# [Consigne]
Recopiez à l'identique le passage de l'entretien allant de « Deuxième partie de » jusqu'à « du confinement ? » inclus.

# [Extrait de page]
....................
Deuxième partie de l’entretien réalisé en visioconférence avec Gérard Neveu, directeur général du WEC et de l’European Le Mans Series. La première partie est à relire ici
Craignez-vous la sortie du confinement ?
“On va assister à une période étrange entre le déconfinement et le lancement des courses. Les choses vont bouger petit à petit en fonction des pays. Le déconfinement se fera sans aucun doute par palier. Les pays européens prendront des précautions et on verra ce qui se passera entre eux. On espère que les mouvements seront autorisés en Europe. L’Italie vit actuellement un drame humain et cette zone est importante pour nous. C’est aussi pourquoi je suis satisfait d’avoir pu maintenir une date à Monza pour l’ELMS. Les Italiens ont une énergie incroyable et une volonté de s’en sortir. Tout le monde est touché de près ou de loin, ce qui est sûr c’est que notre vie a changé.”
La vie a changé et va changer ?
“Je le crois. A quand remonte l’époque où quelqu’un d’entre nous a passé six semaines chez lui ? Cette situation est un rappel aux valeurs essentielles. Pouvoir vivre du sport auto, qui est une passion, est une chance extraordinaire. Il faut prendre les bonnes décisions pour que cette passion se poursuive.”
Votre travail est plus que jamais en équipe ?
“Nous avons trois partenaires majeurs avec qui on travaille constamment. Il y a la Formule 1 où on ne peut pas rouler le même week-end dans le même pays, la Formula E qui a beaucoup de pilotes qui roulent en WEC et l’IMSA pour les mêmes raisons. On s’est donc appliqué à ne pas mettre faire coïncider les dates. Le virus n’épargne personne et les teams veulent de la perspective. Si on était sûr de sortir le 15 avril, ce serait simple. Malheureusement, ce n’est pas le cas. On fait donc beaucoup de visioconférences avec nos équipes et les teams. Quoi qu’il arrive, on perdra tous de l’argent car le monde du sport n’est pas différent, avec des costauds et des moins costauds. Il est essentiel que Le Mans ait lieu car beaucoup de modèles économiques tournent autour du Mans.”
Le remaniement du calendrier ELMS a été plus facile à gérer ?
....................
# [Données sources]
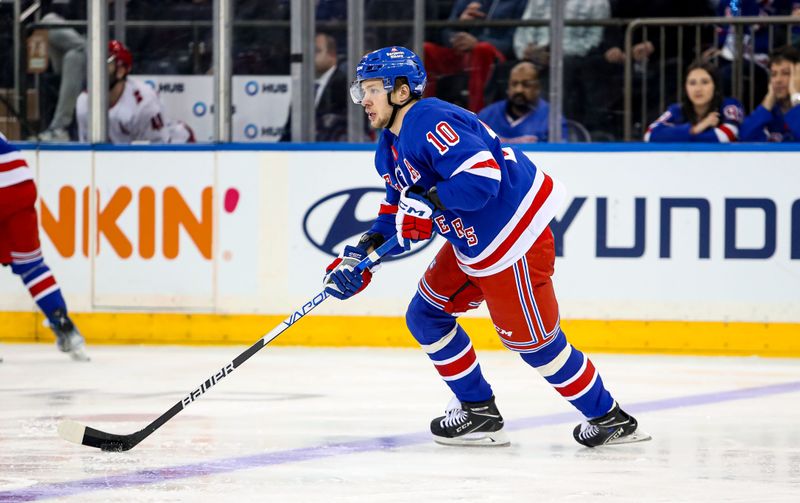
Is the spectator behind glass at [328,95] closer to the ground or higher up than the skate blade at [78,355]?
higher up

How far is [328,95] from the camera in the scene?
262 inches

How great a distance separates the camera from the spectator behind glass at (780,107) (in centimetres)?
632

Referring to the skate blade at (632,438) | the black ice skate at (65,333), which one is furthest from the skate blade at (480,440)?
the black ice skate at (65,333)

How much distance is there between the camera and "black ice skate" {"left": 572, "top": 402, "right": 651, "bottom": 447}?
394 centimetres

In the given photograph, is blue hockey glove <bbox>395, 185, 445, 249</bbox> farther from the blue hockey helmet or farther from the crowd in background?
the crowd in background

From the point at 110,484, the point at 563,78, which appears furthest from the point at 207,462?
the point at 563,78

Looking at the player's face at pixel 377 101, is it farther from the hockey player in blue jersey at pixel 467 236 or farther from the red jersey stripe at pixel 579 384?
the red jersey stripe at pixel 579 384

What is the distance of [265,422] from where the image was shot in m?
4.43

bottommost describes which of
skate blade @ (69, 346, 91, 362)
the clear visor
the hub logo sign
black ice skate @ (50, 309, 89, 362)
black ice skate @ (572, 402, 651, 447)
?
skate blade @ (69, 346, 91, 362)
....................
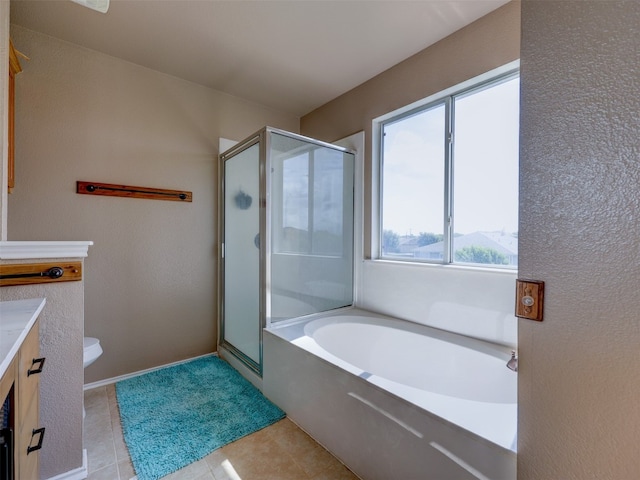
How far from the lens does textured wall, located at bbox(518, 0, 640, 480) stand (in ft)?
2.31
....................
# [Résultat]
Deuxième partie de l’entretien réalisé en visioconférence avec Gérard Neveu, directeur général du WEC et de l’European Le Mans Series. La première partie est à relire ici
Craignez-vous la sortie du confinement ?